Review – The Shut Eye by Belinda Bauer

By | April 15, 2015

Five footprints are the only sign that Daniel Buck was ever here. And now they are all his mother has left.

Every day, Anna Buck guards the little prints in the cement. Polishing them to a shine. Keeping them safe. Spiralling towards insanity.

When a psychic offers hope, Anna grasps it. Who wouldn’t? Maybe he can tell her what happened to her son…

But is this man what he claims to be? Is he a visionary? A shut eye? Or a cruel fake, preying on the vulnerable? Or is he something far, far worse?

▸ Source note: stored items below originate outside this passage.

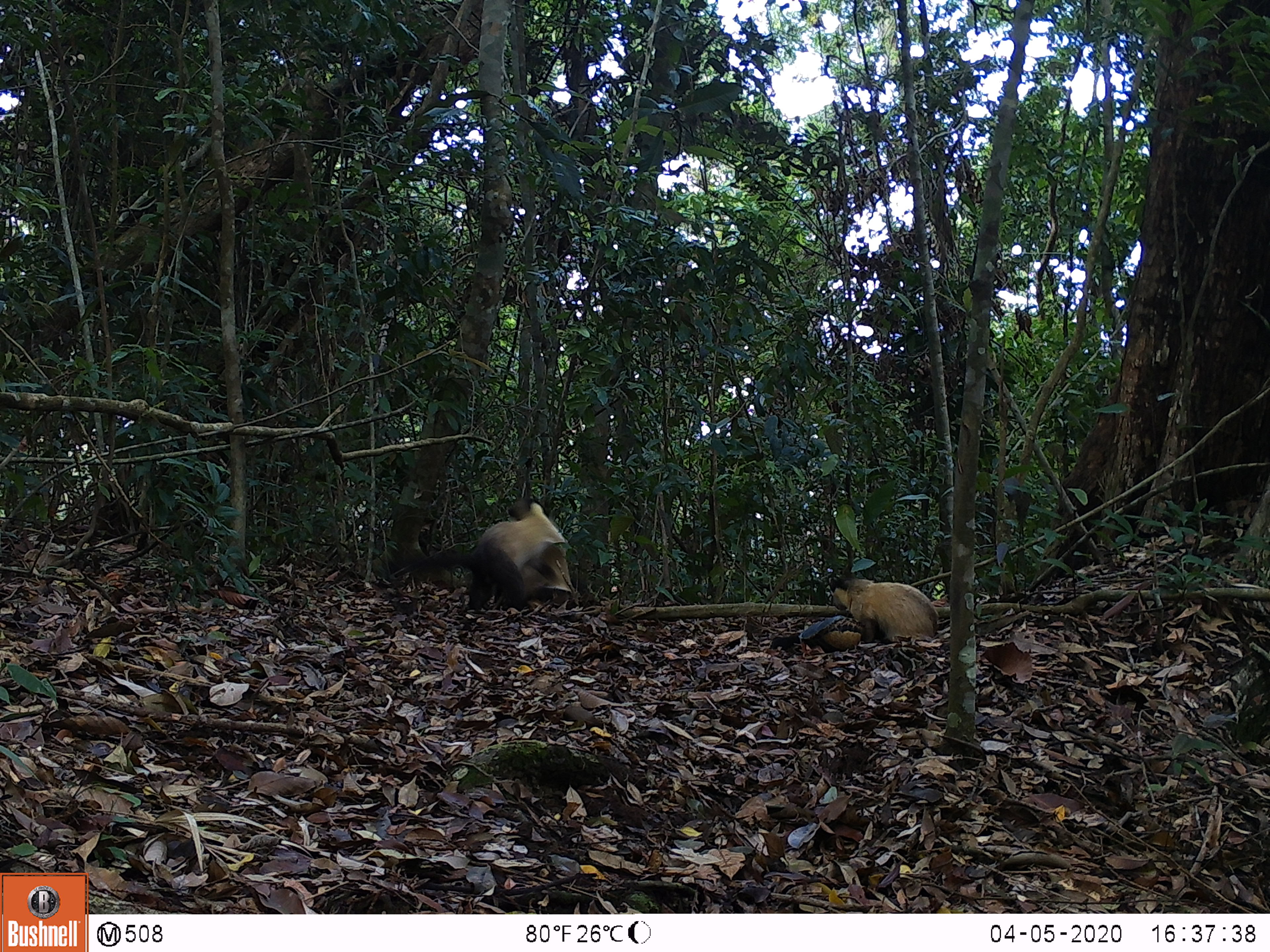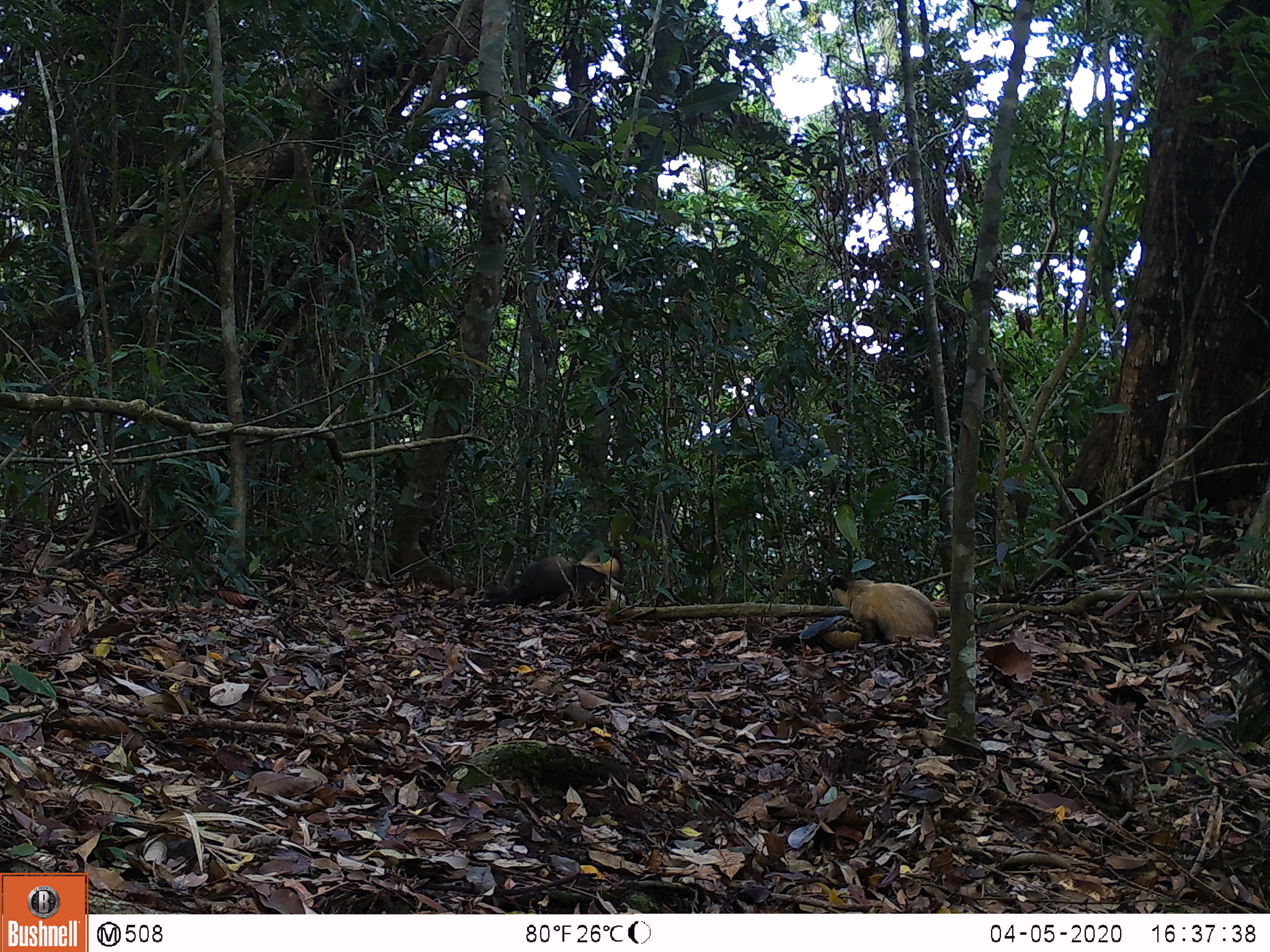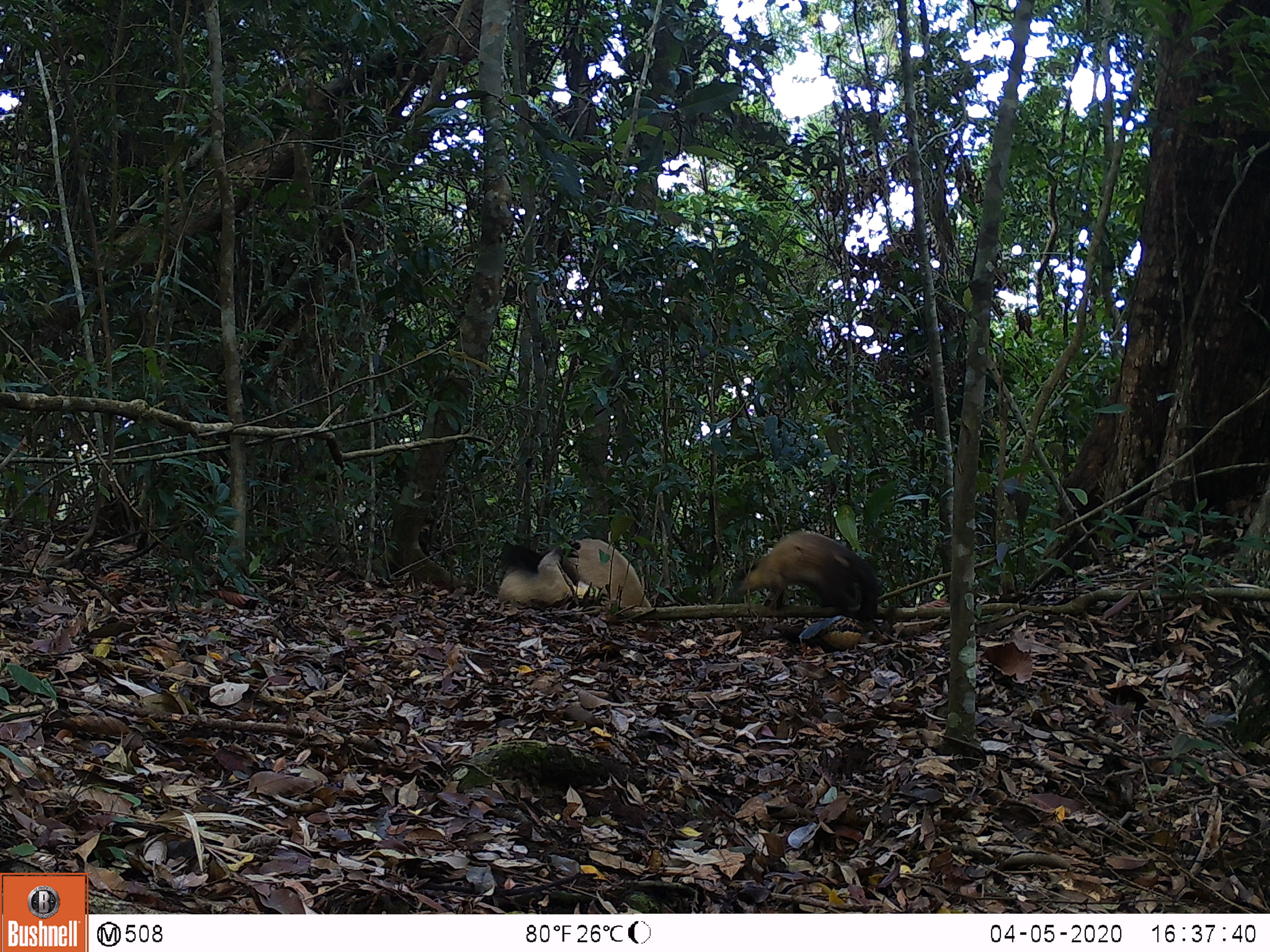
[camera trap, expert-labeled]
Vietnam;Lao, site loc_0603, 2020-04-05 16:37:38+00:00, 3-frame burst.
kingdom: Animalia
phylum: Chordata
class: Mammalia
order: Carnivora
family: Mustelidae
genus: Martes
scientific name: Martes flavigula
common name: yellow-throated marten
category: yellow throated marten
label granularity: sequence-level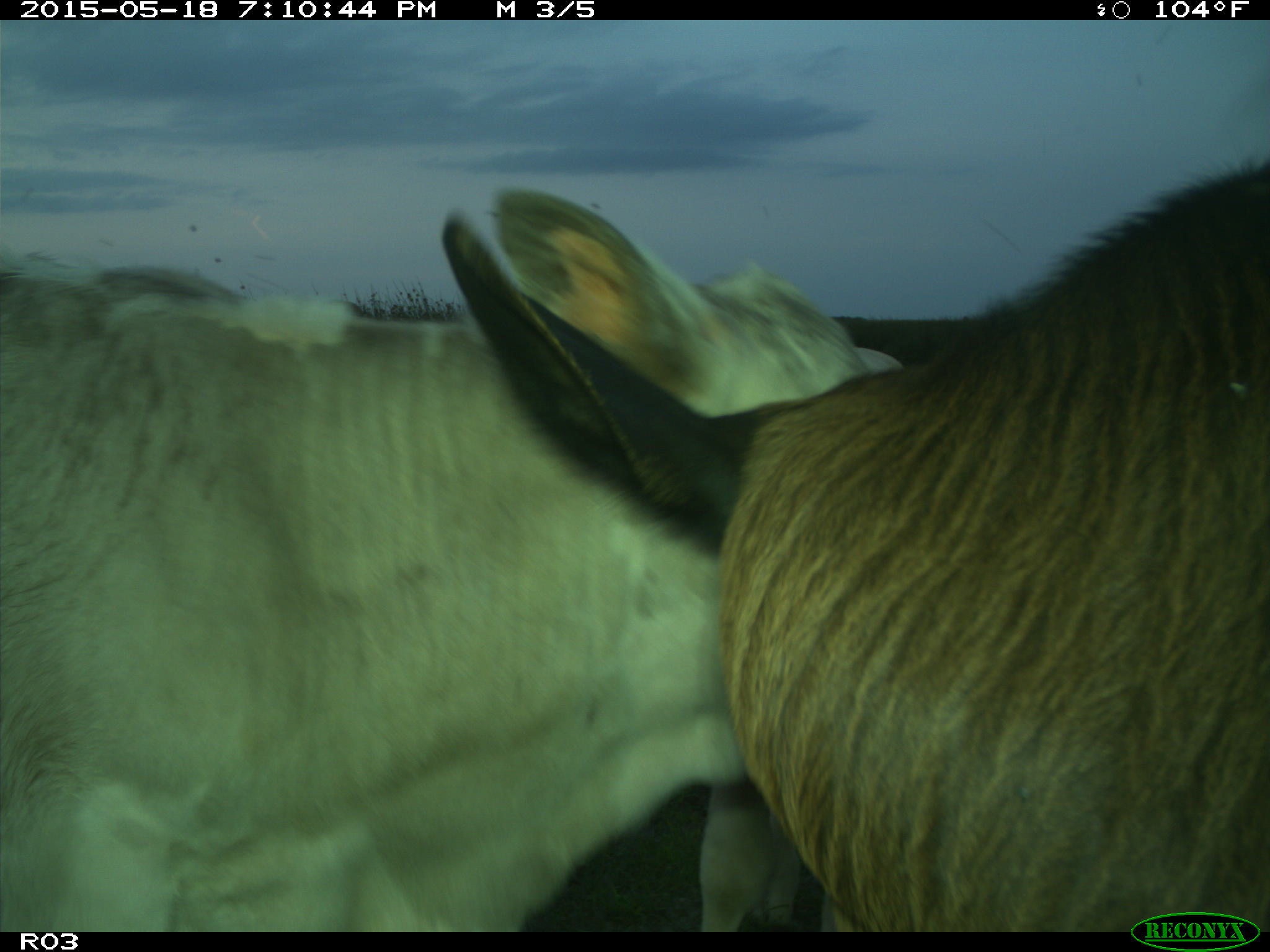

I’ve read two previous books by Belinda Bauer. The first was Blacklands, the first in the Exmoor trilogy, and I was attracted to it by its choice for the new TV Book Club on Channel 4 back in 2010. It honestly didn’t do a lot for me – a good enough story with a disturbing theme, but all the reviews made a big thing of the unbearable tension, and it was something I just didn’t feel. The second was Rubbernecker – you can read my full review here, but I agreed with almost everyone who read it that it was thoroughly excellent, real edge-of-the seat reading with some wonderfully drawn characters and such a clever structure. Picking up Belinda Bauer’s latest, The Shut Eye (published on 12th March),  I wondered how it’d compare – the disappointment of Blacklands, or the enchantment of Rubbernecker

To be honest, it went straight down the middle for me – I didn’t dislike it, but it didn’t blow me away either. It was all just a little bit…well, odd. 

There was lots I did like. At its centre is DCI John Marvel – such a well drawn character, a man who should be intensely dislikeable, but you can’t help but admire his tenacity in pursuing a result on cases others would have walked away from. Anna, whose two year old son Daniel disappeared, is heartbreaking – we watch her pain as she cleans the footprints on the garage forecourt, her vain hope when she encounters psychic Richard Latham with her gas meter money in her bag. There are other great characters too – the garage owner who has an unusual method of dealing with customer complaints, Marvel’s senior officer and his dog-obsessed wife, Marvel’s shadowy and long suffering girlfriend.

Some of the reviews I’ve seen suggest readers might be put off by the psychic content in this book – not at all for me actually, I rather liked it, something a little different. But there was a distinct something that put me off, and I’m finding it really difficult to put my finger on it. I think maybe it’s the dark humour – it’s there through the whole story, and sometimes jarred with me a little, a bit inappropriate and out-of-place. And I wasn’t entirely caught up in the story (although it had its moments…) – this was never a book I looked forward to picking up.

I think the fairest thing to say is that while I can appreciate the way she tells her stories through people, Belinda Bauer’s writing style really isn’t for me. But do give her a try – there are many five star reviews of this book, and I’m sure many of you won’t feel like I did.  

The Shut Eye by Belinda Bauer was published by Bantam Press/Transworld on 12th March, and is available in hardcover and for kindle. The paperback will be published by Black Swan on 27th August. My thanks to netgalley and the publishers for my advance reading e-copy.

Belinda Bauer grew up in England and South Africa. She has worked as a journalist and screenwriter and her script The Locker Room earned her the Carl Foreman/Bafta Award for Young British Screenwriters. With her first novel, Blacklands, Belinda won the CWA Gold Dagger for Crime Novel of the Year. Her second and third novels, Darkside and Finders Keepers, were highly acclaimed, and she was shortlisted for the CWA Dagger in the Library Award 2012 for her entire body of work.